= TASK 1 =
In the essay excerpt on predatory capitalism below, what did the late Tony Judt call the kind of society that emerges?
= TASK 2 =
Output word for word the portion of the essay excerpt on predatory capitalism below, starting at "This is all" and ending at "any democratic ideals.".

= SOURCE EXTRACT =
--------------------------------------------------
Henry Giroux, McMaster University
Across the globe, the forces of predatory capitalism are on the march dismantling the historically guaranteed social provisions provided by the welfare state, defining profit making as the essence of democracy, increasing the role of corporate money in politics, waging an assault on unions, expanding the military-security state, promoting widening inequalities in wealth and income, defunding higher education, fostering the erosion of civil liberties, and undercutting public faith in the defining institutions of democracy (see Brown 2005; Giroux 2008; Harvey 2003, 2005; Steger and Roy 2010). As market mentalities and moralities tighten their grip on all aspects of society, democratic institutions and public spheres are being downsized, if not altogether disappearing. As these institutions vanish—from higher education to community health care centers– there is also a serious erosion of the discourses of community, justice, equality, public values, and the common good.
We increasingly live in societies based on the vocabulary of ‘choice’ and a denial of reality – a denial of massive inequality, social disparities, the irresponsible concentration of power in relatively few hands, and a growing machinery of social death and culture of cruelty (Alexander 2010; Stiglitz 2012; Fuentes 2011). As power becomes global and is removed from local and nation-based politics, more and more individuals and groups are being defined by a free floating class of ultra-rich and corporate power brokers as disposable, redundant, or a threat to the forces of concentrated power. A culture of crime and dispossession has become the organizing principle of society in which a certain kind of doubling takes place. Corporate bankers and power brokers trade with terrorists, bankrupt the economy, and commit all manner of crimes that impact on millions and they go free indicating that they are above the law and that the law is now in the hands of corrupt allies. At the same time, the US continues to criminalize all sorts of behavior ranging from dress codes to peaceful demonstrations. Low income whites, poor minorities, immigrants are being jailed in record numbers for nonviolent offenses as it becomes clear that justice is on the side of the rich, wealthy, and powerful who see these populations as both a threat and disposable. One consequence of this doubling of justice is the emergence of a growing number of people, especially young people, who increasingly inhabit zones of hardship, suffering, exclusion, joblessness, and terminal exclusion.
This is all the more reason for educators and others to address important social issues and to defend higher education as a democratic public sphere. We live in a world in which everything is now privatized, transformed into “spectacular spaces of consumption,” and subject to the vicissitudes of the military- security state (quoted in Silk and Andrews 2011: 436). One consequence is the emergence of what the late Tony Judt called an “eviscerated society”—“one that is stripped of the thick mesh of mutual obligations and social responsibilities to be found in” any viable democracy (Eagleton 2010: 78). This grim reality has produced a failure in the power of the civic imagination, political will, and open democracy” (Honneth 2009, p.188). It is also part of a politics that strips society of any democratic ideals.
--------------------------------------------------
= SUPPLIED DATA =
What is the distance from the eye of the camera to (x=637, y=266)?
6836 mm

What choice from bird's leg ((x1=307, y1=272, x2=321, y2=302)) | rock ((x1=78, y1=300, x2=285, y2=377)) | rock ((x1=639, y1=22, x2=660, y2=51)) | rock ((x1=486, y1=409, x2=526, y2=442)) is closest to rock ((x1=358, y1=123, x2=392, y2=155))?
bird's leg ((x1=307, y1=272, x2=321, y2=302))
--------------------------------------------------
= WORKED SOLUTION 1 =
An "eviscerated society."

= WORKED SOLUTION 2 =
This is all the more reason for educators and others to address important social issues and to defend higher education as a democratic public sphere. We live in a world in which everything is now privatized, transformed into “spectacular spaces of consumption,” and subject to the vicissitudes of the military- security state (quoted in Silk and Andrews 2011: 436). One consequence is the emergence of what the late Tony Judt called an “eviscerated society”—“one that is stripped of the thick mesh of mutual obligations and social responsibilities to be found in” any viable democracy (Eagleton 2010: 78). This grim reality has produced a failure in the power of the civic imagination, political will, and open democracy” (Honneth 2009, p.188). It is also part of a politics that strips society of any democratic ideals.